As I work on our Team Build engine, which is huge by comparison, I am becoming acutely aware of the need for magnification in many varieties in my shop. I have a head loup, but could use more. For this thing I could really understand the need for a stereo microscope.

It makes me think that a really cool way to display it would be to build a stand/base that incorporates a magnifier. Do the whole thing up in a classy brass format and it would be very sweet.

Cheers,

BW


----------



## Tin Falcon (Apr 26, 2008)

those littel engines are amazing I have not had the nerve to try one yet . I have the S & S book one and have seen the engines at shows. I built the large cousin mini-Kin a nice little runner. 




the fly wheel is 3/4 inch. 
That engine is a nice little gift. 
Tin


----------



## mklotz (Apr 26, 2008)

For those of you considering building the thimble engine, consider a few of these dimensions...

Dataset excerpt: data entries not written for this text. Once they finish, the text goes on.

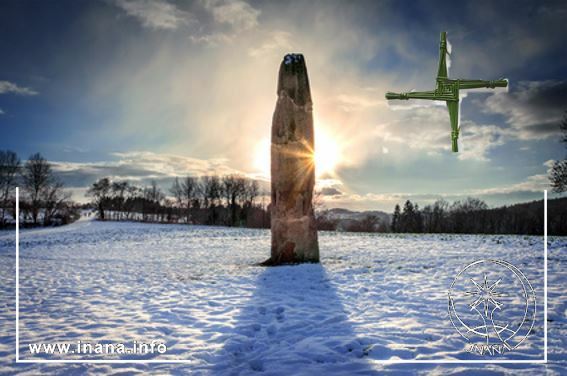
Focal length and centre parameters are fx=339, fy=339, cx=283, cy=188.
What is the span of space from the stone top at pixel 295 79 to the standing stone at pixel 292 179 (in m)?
0.03

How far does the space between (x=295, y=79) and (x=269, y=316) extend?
23.3 feet

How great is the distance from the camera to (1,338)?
4.25 metres

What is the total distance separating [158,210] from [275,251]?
54011 millimetres

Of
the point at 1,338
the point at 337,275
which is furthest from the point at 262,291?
the point at 1,338

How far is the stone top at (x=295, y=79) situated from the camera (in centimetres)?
985

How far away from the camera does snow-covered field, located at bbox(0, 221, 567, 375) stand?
349 centimetres

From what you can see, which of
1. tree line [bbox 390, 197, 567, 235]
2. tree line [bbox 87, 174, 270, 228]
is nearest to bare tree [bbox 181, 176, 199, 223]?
tree line [bbox 87, 174, 270, 228]

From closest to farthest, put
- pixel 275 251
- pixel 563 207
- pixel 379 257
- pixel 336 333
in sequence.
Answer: pixel 336 333 → pixel 275 251 → pixel 379 257 → pixel 563 207

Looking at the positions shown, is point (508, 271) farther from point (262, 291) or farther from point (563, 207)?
point (563, 207)

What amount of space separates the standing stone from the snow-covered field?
0.89 meters

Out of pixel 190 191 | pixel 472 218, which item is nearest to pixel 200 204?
pixel 190 191

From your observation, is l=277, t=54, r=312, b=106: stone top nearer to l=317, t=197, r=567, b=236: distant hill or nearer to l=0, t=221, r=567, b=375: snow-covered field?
l=0, t=221, r=567, b=375: snow-covered field

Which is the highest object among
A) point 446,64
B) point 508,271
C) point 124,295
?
point 446,64

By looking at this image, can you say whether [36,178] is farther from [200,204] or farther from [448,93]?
[448,93]
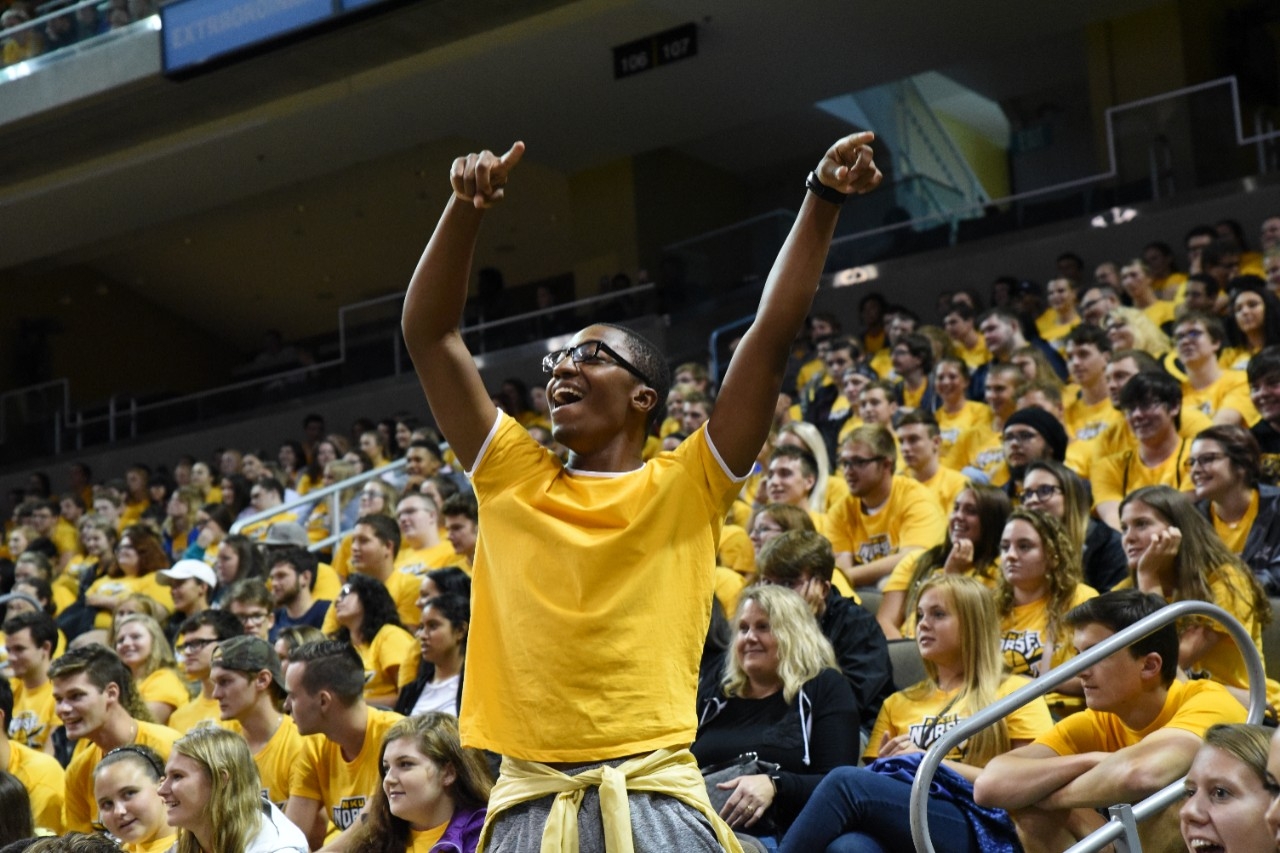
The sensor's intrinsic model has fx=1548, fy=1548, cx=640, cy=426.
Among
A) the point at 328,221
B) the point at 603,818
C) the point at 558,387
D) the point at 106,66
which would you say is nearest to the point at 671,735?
the point at 603,818

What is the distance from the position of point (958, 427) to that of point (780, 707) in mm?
3682

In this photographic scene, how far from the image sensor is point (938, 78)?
15.0 m

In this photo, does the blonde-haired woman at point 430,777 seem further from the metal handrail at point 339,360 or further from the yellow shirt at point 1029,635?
the metal handrail at point 339,360

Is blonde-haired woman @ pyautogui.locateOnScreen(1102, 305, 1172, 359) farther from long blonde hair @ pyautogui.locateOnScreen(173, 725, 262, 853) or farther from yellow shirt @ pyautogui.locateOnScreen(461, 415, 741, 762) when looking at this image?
yellow shirt @ pyautogui.locateOnScreen(461, 415, 741, 762)

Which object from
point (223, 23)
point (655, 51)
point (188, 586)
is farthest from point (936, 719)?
point (223, 23)

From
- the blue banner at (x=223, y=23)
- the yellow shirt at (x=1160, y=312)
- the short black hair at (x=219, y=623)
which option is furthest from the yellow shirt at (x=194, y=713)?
the blue banner at (x=223, y=23)

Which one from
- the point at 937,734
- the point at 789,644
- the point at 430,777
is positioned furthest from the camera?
the point at 789,644

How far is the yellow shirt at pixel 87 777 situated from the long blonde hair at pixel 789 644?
2.09 metres

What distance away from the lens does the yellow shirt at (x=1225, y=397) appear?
6.13 meters

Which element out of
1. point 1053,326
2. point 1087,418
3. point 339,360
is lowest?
point 1087,418

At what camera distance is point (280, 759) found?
16.7ft

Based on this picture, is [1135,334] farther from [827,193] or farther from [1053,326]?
[827,193]

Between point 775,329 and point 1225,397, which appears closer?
point 775,329

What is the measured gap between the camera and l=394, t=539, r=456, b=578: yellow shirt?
278 inches
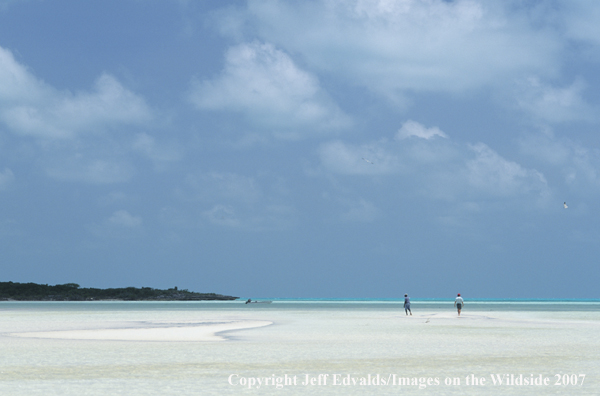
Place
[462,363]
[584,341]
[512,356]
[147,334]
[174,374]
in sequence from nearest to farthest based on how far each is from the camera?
[174,374]
[462,363]
[512,356]
[584,341]
[147,334]

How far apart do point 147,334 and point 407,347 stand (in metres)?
14.4

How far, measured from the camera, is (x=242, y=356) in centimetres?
2366

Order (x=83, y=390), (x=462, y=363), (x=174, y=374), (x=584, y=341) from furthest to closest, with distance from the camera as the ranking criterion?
(x=584, y=341)
(x=462, y=363)
(x=174, y=374)
(x=83, y=390)

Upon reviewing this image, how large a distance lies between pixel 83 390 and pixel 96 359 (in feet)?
22.6

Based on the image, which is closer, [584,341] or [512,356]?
[512,356]

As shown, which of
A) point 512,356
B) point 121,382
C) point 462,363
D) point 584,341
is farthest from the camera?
point 584,341

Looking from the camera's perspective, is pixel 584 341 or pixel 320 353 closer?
pixel 320 353

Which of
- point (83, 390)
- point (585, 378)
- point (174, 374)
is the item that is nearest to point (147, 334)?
point (174, 374)

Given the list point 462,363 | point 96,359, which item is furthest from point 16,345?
point 462,363

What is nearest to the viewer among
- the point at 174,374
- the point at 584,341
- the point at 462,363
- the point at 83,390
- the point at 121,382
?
the point at 83,390

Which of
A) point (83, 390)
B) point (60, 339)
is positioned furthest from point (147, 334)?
point (83, 390)

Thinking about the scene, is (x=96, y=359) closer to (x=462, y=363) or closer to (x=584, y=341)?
(x=462, y=363)

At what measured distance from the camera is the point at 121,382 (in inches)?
682

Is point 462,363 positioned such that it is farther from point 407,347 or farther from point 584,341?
point 584,341
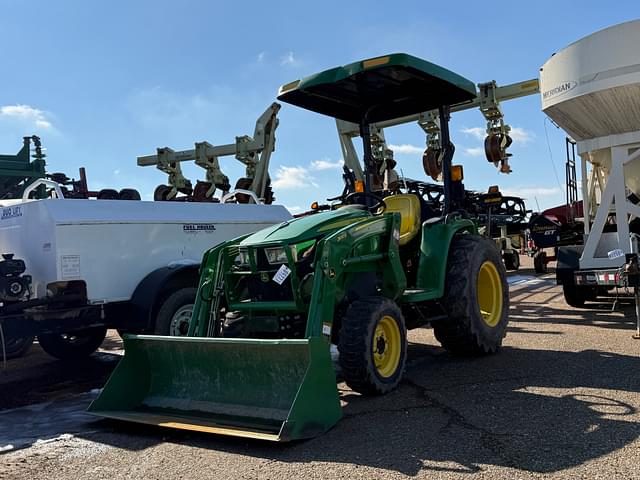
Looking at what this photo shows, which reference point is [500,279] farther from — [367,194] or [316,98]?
[316,98]

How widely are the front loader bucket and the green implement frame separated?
508 inches

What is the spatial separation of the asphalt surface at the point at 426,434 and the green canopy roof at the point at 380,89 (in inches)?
106

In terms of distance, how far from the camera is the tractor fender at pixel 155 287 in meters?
7.09

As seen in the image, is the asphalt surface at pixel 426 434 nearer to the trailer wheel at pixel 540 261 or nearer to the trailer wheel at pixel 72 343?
the trailer wheel at pixel 72 343

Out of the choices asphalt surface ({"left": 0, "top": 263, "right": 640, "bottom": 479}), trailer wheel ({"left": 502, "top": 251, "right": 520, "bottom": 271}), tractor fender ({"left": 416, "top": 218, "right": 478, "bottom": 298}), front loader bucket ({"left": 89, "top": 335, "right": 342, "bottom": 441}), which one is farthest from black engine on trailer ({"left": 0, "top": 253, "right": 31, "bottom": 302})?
trailer wheel ({"left": 502, "top": 251, "right": 520, "bottom": 271})

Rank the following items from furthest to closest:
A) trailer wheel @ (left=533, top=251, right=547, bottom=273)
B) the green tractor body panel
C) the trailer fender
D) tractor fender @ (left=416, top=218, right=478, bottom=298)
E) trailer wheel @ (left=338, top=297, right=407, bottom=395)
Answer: trailer wheel @ (left=533, top=251, right=547, bottom=273), the trailer fender, tractor fender @ (left=416, top=218, right=478, bottom=298), the green tractor body panel, trailer wheel @ (left=338, top=297, right=407, bottom=395)

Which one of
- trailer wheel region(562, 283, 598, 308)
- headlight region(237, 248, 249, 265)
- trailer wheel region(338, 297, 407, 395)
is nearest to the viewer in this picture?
trailer wheel region(338, 297, 407, 395)

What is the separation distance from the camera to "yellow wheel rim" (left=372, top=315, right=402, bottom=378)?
15.8ft

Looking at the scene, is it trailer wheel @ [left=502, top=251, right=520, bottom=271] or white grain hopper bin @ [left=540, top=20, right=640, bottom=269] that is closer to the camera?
white grain hopper bin @ [left=540, top=20, right=640, bottom=269]

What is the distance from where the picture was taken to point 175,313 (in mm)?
7238

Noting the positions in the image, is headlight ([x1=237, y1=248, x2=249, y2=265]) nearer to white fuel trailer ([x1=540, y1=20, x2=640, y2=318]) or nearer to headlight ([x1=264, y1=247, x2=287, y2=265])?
headlight ([x1=264, y1=247, x2=287, y2=265])

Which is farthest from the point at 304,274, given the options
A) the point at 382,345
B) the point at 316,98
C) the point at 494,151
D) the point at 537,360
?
the point at 494,151

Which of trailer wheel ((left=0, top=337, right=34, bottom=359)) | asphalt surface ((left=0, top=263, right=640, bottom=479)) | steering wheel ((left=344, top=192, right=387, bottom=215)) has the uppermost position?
steering wheel ((left=344, top=192, right=387, bottom=215))

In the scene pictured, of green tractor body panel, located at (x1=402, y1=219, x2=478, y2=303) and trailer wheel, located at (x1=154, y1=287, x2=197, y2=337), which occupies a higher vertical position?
green tractor body panel, located at (x1=402, y1=219, x2=478, y2=303)
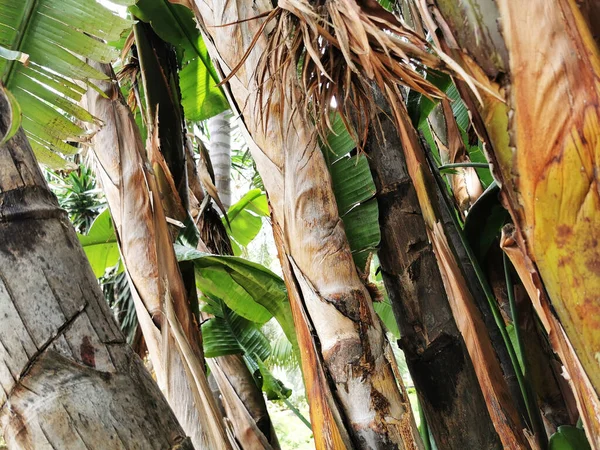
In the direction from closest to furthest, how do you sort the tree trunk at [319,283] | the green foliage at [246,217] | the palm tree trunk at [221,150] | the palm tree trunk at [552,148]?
the palm tree trunk at [552,148] < the tree trunk at [319,283] < the green foliage at [246,217] < the palm tree trunk at [221,150]

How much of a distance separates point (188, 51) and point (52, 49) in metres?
0.44

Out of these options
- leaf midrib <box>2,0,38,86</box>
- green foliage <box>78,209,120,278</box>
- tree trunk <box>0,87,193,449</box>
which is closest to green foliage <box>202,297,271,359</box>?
green foliage <box>78,209,120,278</box>

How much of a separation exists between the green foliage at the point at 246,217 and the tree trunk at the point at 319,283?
0.86 meters

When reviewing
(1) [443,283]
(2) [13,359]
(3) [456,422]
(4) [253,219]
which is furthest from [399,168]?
(4) [253,219]

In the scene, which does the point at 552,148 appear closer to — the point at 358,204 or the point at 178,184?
the point at 358,204

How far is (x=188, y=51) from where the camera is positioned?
114cm

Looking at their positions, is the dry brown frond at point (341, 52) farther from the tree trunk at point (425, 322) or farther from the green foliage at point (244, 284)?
the green foliage at point (244, 284)

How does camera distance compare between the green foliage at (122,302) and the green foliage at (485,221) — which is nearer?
the green foliage at (485,221)

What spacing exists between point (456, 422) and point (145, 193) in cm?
49

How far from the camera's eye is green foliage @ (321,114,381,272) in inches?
28.3

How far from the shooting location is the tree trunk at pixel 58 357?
1.07 ft

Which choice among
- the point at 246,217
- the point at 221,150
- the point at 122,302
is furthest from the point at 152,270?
the point at 122,302

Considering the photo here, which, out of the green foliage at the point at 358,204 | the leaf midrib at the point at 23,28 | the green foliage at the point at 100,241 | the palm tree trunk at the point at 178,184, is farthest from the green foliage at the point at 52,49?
the green foliage at the point at 100,241

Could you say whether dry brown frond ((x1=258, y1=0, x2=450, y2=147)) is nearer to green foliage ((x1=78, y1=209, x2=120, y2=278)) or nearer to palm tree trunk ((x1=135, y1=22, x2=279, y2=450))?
palm tree trunk ((x1=135, y1=22, x2=279, y2=450))
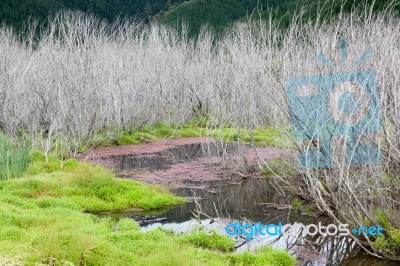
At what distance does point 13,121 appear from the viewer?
17859 millimetres

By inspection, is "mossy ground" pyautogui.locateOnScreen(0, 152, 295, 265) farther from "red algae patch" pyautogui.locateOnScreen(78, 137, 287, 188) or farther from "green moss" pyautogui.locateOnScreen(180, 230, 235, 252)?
"red algae patch" pyautogui.locateOnScreen(78, 137, 287, 188)

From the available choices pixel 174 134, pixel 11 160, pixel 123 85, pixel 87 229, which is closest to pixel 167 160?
pixel 123 85

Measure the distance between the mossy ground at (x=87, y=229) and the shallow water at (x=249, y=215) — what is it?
529mm

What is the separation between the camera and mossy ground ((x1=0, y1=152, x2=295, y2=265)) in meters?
6.55

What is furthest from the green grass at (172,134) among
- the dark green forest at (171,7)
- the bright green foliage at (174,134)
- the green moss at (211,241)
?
the dark green forest at (171,7)

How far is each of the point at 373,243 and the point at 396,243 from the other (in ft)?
1.10

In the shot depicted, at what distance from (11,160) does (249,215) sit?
5.90m

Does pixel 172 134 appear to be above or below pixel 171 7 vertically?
below

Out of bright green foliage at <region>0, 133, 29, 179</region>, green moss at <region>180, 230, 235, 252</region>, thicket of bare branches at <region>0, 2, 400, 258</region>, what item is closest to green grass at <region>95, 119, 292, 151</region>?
thicket of bare branches at <region>0, 2, 400, 258</region>

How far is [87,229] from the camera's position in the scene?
27.6 feet

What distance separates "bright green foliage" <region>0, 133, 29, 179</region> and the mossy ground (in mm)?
470

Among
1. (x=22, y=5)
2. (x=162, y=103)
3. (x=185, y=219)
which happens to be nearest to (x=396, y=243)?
(x=185, y=219)

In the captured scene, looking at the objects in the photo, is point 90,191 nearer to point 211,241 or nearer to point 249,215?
point 249,215

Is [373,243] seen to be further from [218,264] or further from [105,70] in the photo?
[105,70]
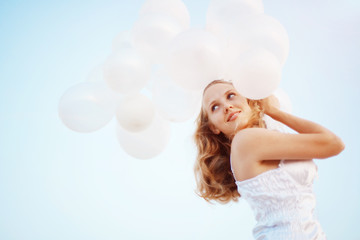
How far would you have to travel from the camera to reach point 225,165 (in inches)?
75.7

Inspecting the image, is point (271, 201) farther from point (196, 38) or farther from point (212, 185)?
point (196, 38)

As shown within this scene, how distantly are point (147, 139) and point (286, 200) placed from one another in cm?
89

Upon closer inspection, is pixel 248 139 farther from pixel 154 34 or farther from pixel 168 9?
pixel 168 9

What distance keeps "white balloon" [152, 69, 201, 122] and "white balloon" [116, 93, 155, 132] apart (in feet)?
0.24

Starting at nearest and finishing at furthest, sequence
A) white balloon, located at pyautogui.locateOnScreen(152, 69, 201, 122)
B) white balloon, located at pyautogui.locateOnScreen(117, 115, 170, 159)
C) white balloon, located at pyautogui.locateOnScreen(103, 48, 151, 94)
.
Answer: white balloon, located at pyautogui.locateOnScreen(103, 48, 151, 94) → white balloon, located at pyautogui.locateOnScreen(152, 69, 201, 122) → white balloon, located at pyautogui.locateOnScreen(117, 115, 170, 159)

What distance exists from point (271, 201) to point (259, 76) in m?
0.59

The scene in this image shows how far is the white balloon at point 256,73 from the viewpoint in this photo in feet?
4.28

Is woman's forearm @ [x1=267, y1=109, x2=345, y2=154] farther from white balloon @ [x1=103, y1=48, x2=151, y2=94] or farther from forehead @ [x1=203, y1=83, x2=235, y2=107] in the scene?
white balloon @ [x1=103, y1=48, x2=151, y2=94]

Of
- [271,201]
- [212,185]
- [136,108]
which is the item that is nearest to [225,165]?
[212,185]

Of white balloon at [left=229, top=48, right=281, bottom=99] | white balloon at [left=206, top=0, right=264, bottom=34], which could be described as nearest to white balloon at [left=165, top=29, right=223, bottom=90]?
white balloon at [left=229, top=48, right=281, bottom=99]

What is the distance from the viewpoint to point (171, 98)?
1.69 metres

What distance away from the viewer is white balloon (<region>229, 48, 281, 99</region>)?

Steam ports require a #80 (0.0135") drill
Crankshaft built up from 0.0210" and 0.0312" steel rod
Main bearing is 0.062" diameter drilled through 0.021"
Cylinder retaining screw is 000-120. You need to drill and tap a hole this size 0.080" deep in a spigot that is 0.052" diameter. The flywheel retaining screw is also 000-120.
The spring is wound from 0.006" wire.

While it's doable, it's akin to watchmaking. Not a good first project.


----------



## Bogstandard (Apr 26, 2008)

When I built my tiny engine, it was twice the size of this one, and that caused a lot of problems, mainly, because it was free standing, unlike this one, was getting the air to it. I had to use a syringe needle as the input pipe.
Definitely not one for a beginner or anyone with bad eyes or a nervous disposition.

John


----------